[
https://issues.jboss.org/browse/ISPN-761?page=com.atlassian.jira.plugin.s...
]
Sanne Grinovero commented on ISPN-761:
--------------------------------------
We discussed this on IRC:
{quote}
wburns: mmarkus, anistor, dberindei, galderz, pruivo, ttarant: sannegrinovero: was looking
for input on ISPN-761
wburns: mmarkus brought up a point about non passivated caches as well - and this led me
to find an issue with how size would work currently
wburns: basically you have a non passivated cache that has a user use the SKIP_CACHE_STORE
flag etc. could cause inconsistencies with size method as the cache store is no longer a
superset of the memory store
sannegrinovero: wburns: IMHO #size() should be deleted.
wburns: which would require reading all keys in memory and in the cache store to correctly
determine size
sannegrinovero: wburns: that might not happen in the near future, but just saying that I
wouldn't spend too much time on it.
wburns: sannegrinovero: 1 thought we had was not to worry about this edge case since it is
rarely used Flag outside of internal infinispan
sannegrinovero: wburns: no, size() alreasy is documented that it only returns the size in
the (local) data container, so I don't think it should load from the CacheStore at
all.
wburns: sannegrinovero: the Jira 761 is to change that and as galderz pointed out I
updated the javadoc on Cache
sannegrinovero: wburns: SKIP_CACHE_STORE? no it's super useful for client apps as
well. Quite critical actually.
wburns: for write operations for a new key that is
sannegrinovero: wburns: what's the reason to change that? -1 from me.
wburns: sannegrinovero: it is what people want I guess :/
sannegrinovero: wburns: we can't listen to all, it's primarily important that the
API stays consistent and clear.
mmarkus: I think size should also include the cache store
sannegrinovero: wburns: did you read the comments on the issue? It was moved to 6.0 so
that it could be implemented because, as Manik states there, it requires changes in the
CacheStore SPI to be implemented afficiently.
sannegrinovero: efficiently.
sannegrinovero: mmarkus: ^
mmarkus: if people want to ignore it they can always skip it for persistence
mmarkus: sannegrinovero: I'm not aware of any use cases that skip store *writes* with
flags, any example?
sannegrinovero: mmarkus: these methods are unreliable anyway as they return just the view
of the single node, people shouldn't use them at all or just in statistics (knowing
the limitations)
sannegrinovero: mmarkus: there are dozens of examples of that in the Lucene Directory
module.
sannegrinovero: mmarkus: I made the flag ;)
wburns: sannegrinovero: so you are the culprit :P jk
mmarkus: sannegrinovero: well directory module is kindof internal though :-)
sannegrinovero: mmarkus: true, but it also is an example of an application dealing with
the Infinispan API.
wburns: sannegrinovero: but yes in regards to efficiency I would agree - I have added
comments to the design doc to address those deficiencies as well
mmarkus: sannegrinovero: wburns: and agreed that involving cache stores makes more sense
for local caches
sannegrinovero:wburns: mmarkus: my vote would go to throw an
"UnsupportedOperationException" if we can't remove the ConcurrentMap API
;-)
mmarkus: sannegrinovero: on size() & co?
────────────────
**Instruction A**
Retype the stretch of the rows from the line containing "In the scene, which" through the end of the rows.
The rows have no connection to the discussion above.
────────────────
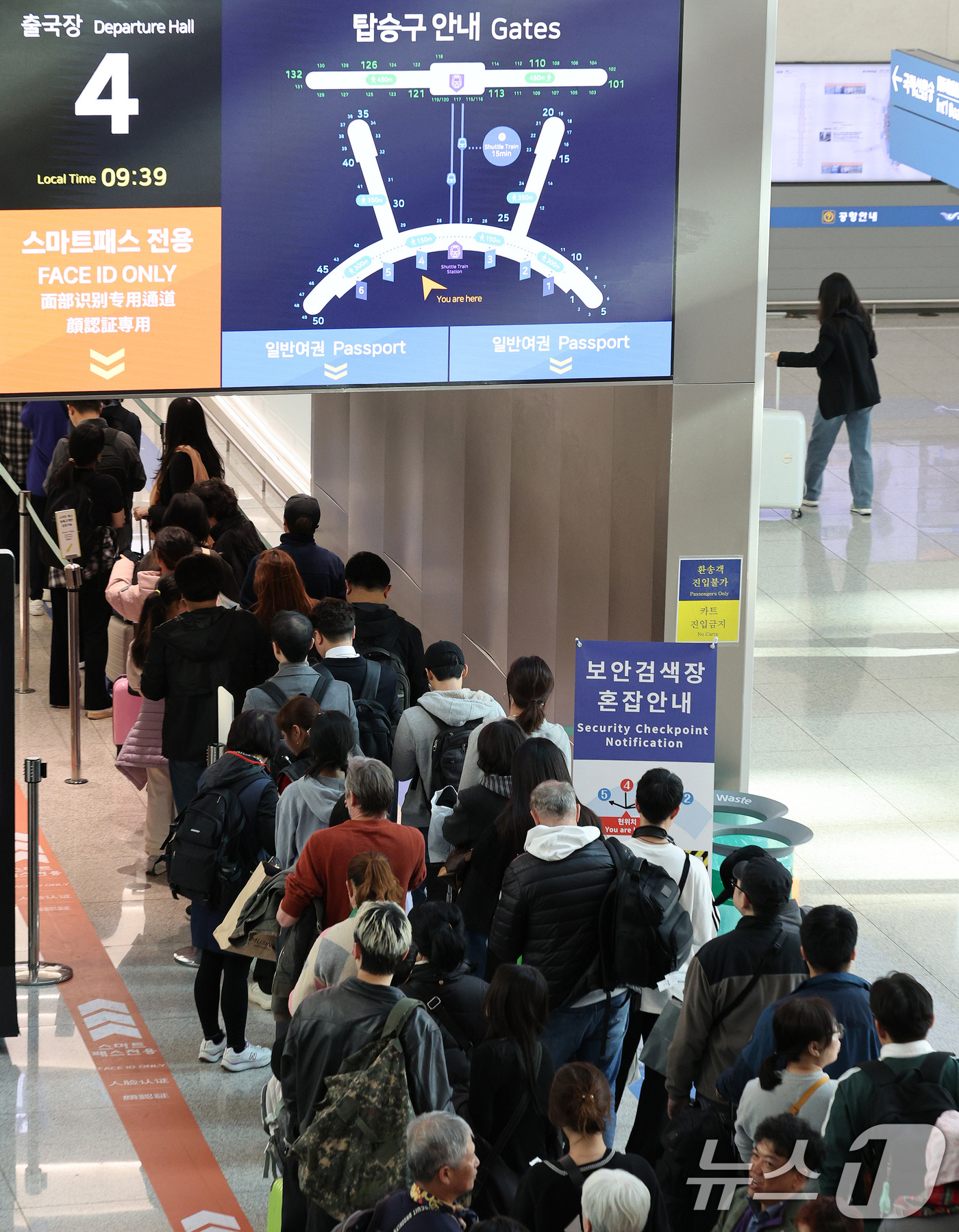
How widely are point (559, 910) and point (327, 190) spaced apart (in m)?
2.57

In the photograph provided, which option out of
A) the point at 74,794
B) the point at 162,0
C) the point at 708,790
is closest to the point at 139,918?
the point at 74,794

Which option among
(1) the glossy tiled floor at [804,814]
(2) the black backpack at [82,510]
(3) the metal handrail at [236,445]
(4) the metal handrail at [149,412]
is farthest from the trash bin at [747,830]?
(3) the metal handrail at [236,445]

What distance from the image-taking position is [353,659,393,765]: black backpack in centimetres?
636

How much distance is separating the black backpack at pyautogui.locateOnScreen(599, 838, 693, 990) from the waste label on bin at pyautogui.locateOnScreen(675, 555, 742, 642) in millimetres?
1776

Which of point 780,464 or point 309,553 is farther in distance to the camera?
point 780,464

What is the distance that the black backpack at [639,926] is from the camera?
4.58 metres

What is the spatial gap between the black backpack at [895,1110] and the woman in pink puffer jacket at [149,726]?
4.02 meters

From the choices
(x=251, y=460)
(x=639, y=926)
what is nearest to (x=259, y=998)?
(x=639, y=926)

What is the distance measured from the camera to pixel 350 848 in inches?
187

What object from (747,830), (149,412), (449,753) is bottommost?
(747,830)

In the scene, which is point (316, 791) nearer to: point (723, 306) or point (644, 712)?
point (644, 712)

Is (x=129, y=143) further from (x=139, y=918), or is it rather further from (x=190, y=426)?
────────────────
**Instruction B**
Echo the stretch of the discussion from "sannegrinovero: mmarkus: ^" through "internal though :-)" word for word.

**Task answer A**
In the scene, which is point (316, 791) nearer to: point (723, 306) or point (644, 712)?
point (644, 712)

Is (x=129, y=143) further from (x=139, y=918), or is it rather further from (x=190, y=426)?

**Task answer B**
sannegrinovero: mmarkus: ^
mmarkus: if people want to ignore it they can always skip it for persistence
mmarkus: sannegrinovero: I'm not aware of any use cases that skip store *writes* with
flags, any example?
sannegrinovero: mmarkus: these methods are unreliable anyway as they return just the view
of the single node, people shouldn't use them at all or just in statistics (knowing
the limitations)
sannegrinovero: mmarkus: there are dozens of examples of that in the Lucene Directory
module.
sannegrinovero: mmarkus: I made the flag ;)
wburns: sannegrinovero: so you are the culprit :P jk
mmarkus: sannegrinovero: well directory module is kindof internal though :-)